Cardiac excitation is highly evolved, stable, robust, essentially genetic and safely measurable clinically, with patterns of activity highly quantifiable. Furthermore in the population electrocardiograms provide for readily applicable phenotyping as a comparator at scale and we also have hugely abundant albeit yet to be understood GWAS data.

Disturbances of the heartbeat (arrhythmias) have major public health impacts including sudden death, heart failure and stroke and greater understanding of their underlying biology will be invaluable.
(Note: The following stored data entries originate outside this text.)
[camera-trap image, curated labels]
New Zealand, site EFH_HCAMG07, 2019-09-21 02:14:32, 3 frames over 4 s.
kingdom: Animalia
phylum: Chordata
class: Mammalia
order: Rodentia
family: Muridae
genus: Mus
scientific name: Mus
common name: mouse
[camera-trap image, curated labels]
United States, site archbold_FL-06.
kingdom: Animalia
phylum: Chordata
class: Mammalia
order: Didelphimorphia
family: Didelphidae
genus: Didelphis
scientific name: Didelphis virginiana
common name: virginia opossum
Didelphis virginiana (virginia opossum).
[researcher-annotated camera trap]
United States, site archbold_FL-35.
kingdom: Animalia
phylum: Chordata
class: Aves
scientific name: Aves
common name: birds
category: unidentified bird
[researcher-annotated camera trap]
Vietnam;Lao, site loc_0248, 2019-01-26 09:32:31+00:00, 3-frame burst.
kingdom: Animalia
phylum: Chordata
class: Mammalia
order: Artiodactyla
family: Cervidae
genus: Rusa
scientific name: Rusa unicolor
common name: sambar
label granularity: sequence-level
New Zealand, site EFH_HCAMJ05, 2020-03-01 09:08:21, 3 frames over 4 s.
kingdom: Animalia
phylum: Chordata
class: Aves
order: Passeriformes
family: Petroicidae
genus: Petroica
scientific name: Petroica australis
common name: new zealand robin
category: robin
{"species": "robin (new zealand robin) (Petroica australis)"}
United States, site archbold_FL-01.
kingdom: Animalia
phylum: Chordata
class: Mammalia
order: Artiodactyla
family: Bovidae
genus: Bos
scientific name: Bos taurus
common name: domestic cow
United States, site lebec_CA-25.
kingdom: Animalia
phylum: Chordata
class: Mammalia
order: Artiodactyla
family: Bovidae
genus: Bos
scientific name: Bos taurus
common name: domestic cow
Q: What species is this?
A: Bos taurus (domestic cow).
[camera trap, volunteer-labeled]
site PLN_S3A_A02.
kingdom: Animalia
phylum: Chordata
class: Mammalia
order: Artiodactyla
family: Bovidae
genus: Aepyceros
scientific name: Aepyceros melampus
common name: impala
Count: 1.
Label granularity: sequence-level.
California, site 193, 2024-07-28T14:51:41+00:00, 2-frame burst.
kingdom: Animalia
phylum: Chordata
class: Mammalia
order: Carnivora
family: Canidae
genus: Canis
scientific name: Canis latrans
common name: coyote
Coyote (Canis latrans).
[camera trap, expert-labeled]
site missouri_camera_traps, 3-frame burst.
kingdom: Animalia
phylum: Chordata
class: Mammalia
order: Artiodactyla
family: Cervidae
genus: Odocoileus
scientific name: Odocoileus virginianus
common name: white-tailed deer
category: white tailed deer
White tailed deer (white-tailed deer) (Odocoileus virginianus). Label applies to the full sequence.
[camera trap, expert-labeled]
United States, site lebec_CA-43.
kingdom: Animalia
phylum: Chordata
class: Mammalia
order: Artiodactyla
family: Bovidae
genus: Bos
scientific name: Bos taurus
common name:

The presentation will first consider how linkage analysis identified candidate disease genes encoding ion channels and how these were characterized using model systems. I will go on to discuss deep intracardiac phenotyping of patients with genetically complex disease that has already facilitated both risk assessment and guidance of therapy. I will then close by describing technology we have also developed to sample cells from human hearts with multiple clinical applications. Application of this approach will bridge critical gaps using spatial-omics to provide functional insights into tissue architectures underpinning excitation and the heartbeat itself.

Bio

Andrew Grace is Professor of Experimental Cardiology at the University of Cambridge. He trained in cardiology in London and Cambridge and then delivered a consistently high-volume interventional practice focused on arrhythmias over >30 years. He completed post-doctoral studies as a Fulbright Scholar in the Department of Medicine, University of California, San Diego returning to Cambridge as British Heart Foundation Senior Research Fellow. He is a recognized innovator having a particular interest in ‘disruptive’ technologies that have included devices, diagnostics and drugs. Some of his work has changed practice significantly and he made some of the ‘most important contributions’ to the development and implementation of subcutaneous defibrillators. His clinical research focus is currently on both activation mapping and risk prediction of ventricular fibrillation. He has spent over 25 years addressing the impact of genetic variation on the heartbeat and most recently has established a network of colleagues based respectively in Cambridge, Seattle, Sydney and San Diego to provide a physically robust model of cardiac electrical measurement extending from charge movements through structurally resolved sodium channels to surface recordings. Working with the Theory of Condensed Matter Physics Group (Cavendish Laboratory, Cambridge) and the Wellcome Trust Sanger Institute high-resolution charge density mapping of cardiac activation is being linked to multi-omics in single cells acquired through novel in vivo freeze-sampling; there is high anticipation of therapeutic target identification and rescue.